I go and just hang out with the cats and it’s like therapy for me I have an awesome dog but he’s got severe separation anxiety so I can’t really leave him for long.
It really is like therapy to spend time with them, and truly..just showing them love is one of the most important thing you can do for them. It also gives us a sense of purpose to be able to make a difference to them.
After volunteering at shelters and rescues for ten years, I decided to start a low cost spay and neuter nonprofit. That forced me to be more social..haha
Seperation anxiety sucks, but with time and patience they can get over it. Two of mine had it, but crate training with lots of treats and toys and a doggy CBD oil helped. I just give it to them about an hour before I leave while everything is calm. One of them gets so excited that I'm leaving that she runs into her crate and waits for her peanut better kong.
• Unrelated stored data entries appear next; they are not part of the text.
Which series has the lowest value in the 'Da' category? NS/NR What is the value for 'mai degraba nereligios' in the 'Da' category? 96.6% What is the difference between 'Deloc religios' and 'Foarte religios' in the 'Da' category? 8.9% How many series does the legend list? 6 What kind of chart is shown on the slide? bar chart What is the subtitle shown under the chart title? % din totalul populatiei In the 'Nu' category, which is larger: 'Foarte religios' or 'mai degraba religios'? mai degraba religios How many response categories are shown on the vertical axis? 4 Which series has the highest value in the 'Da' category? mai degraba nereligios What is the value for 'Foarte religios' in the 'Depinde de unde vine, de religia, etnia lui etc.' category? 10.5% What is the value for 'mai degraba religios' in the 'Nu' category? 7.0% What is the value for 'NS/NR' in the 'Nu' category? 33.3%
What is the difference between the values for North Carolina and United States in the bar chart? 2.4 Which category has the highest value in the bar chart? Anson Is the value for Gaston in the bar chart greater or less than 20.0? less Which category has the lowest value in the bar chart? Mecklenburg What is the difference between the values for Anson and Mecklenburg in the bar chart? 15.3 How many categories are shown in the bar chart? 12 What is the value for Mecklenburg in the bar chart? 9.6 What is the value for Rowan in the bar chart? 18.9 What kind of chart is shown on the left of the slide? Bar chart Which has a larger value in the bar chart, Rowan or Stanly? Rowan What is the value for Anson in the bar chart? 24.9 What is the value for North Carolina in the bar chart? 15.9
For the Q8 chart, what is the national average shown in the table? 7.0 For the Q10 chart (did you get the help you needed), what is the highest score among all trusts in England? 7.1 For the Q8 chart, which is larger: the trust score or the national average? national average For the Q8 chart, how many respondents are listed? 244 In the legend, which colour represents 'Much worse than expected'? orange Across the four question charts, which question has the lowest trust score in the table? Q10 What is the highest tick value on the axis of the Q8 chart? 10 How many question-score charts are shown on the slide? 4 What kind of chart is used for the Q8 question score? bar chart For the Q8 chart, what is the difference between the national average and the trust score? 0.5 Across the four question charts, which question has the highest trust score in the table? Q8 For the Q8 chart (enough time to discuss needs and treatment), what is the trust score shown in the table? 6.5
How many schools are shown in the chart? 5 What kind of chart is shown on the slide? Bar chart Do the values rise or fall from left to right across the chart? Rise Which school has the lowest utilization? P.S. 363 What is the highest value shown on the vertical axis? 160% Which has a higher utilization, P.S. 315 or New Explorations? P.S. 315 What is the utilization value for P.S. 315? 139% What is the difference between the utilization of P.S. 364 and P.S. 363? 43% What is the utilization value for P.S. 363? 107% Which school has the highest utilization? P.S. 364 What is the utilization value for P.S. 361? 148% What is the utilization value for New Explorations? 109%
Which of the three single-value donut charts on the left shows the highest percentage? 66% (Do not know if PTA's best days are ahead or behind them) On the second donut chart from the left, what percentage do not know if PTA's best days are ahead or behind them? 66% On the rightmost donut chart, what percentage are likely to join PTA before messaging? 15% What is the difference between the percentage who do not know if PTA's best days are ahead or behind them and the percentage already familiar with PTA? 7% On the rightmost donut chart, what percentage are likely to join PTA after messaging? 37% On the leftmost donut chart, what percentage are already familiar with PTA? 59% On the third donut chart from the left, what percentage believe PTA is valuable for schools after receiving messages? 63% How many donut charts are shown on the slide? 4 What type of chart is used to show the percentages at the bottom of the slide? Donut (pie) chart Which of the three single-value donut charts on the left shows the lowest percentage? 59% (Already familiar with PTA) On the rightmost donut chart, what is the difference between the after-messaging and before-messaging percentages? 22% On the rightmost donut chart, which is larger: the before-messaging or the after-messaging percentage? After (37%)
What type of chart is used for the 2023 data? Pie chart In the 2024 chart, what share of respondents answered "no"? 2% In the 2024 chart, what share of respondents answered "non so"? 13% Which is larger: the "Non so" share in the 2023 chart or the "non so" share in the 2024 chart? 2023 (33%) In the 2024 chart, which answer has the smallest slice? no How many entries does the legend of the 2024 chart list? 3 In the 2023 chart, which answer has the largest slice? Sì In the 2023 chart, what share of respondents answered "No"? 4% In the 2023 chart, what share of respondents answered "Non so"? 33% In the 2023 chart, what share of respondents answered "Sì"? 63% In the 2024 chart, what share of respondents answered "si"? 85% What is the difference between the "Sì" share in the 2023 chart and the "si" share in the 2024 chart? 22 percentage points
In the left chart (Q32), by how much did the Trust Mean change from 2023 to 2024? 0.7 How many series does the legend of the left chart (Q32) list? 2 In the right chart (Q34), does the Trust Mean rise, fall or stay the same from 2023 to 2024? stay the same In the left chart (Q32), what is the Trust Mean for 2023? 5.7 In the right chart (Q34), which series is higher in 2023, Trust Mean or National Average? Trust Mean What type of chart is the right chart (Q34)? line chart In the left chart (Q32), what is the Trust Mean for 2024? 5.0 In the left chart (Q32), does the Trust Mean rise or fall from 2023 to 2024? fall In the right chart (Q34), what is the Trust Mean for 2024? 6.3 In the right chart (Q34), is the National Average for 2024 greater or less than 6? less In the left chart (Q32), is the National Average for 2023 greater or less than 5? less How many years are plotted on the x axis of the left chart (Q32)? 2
I’m at a place where I’d rather be alone than around the toxic people I was around. Maya mentioned volunteering with animals, and I can suggest just visiting with them as well. Animals have a tendency to make us smile, laugh, and to forget a bit. I know it helps me just going to hang out with the cats. You can also see how the staff is and decide if you want to volunteer. I wanted to, but for me, I just enjoy my visits at the moment
I’m getting personal here, so I’ll share that I was quite active on Facebook. It gave me a feeling of having friends and a social life. I’m beginning to realize how unhealthy it is though - google it. Basically it’s easy to get addicted to checking Facebook all day, and seeing all the awesome posts from your ‘friends’ leave you feeling low, jealous, not as successful, not as good. Unless you are seeking help, like here, people aren’t going to post thier flaws or short comings. Also, you don’t really know if the person is who they say they are.
I’m going through something similar and using the meetup app and the trouble is just getting the courage to meet new people. When you meet your tribe though, it’s worth it! I’m still waiting myself, but I’m cautiously optimistic. Good luck!
You're not alone it's million of us that's having a hard time with anxiety depression and so on I'm having a hard time now with feeling very nervous, my flesh shaking, fatigue, soooo hard.
I'm feeling that way also. I feel pretty comfortable with the people who are on this site. I just wish someone from here lived close enough to meet for coffee and chat once in awhile.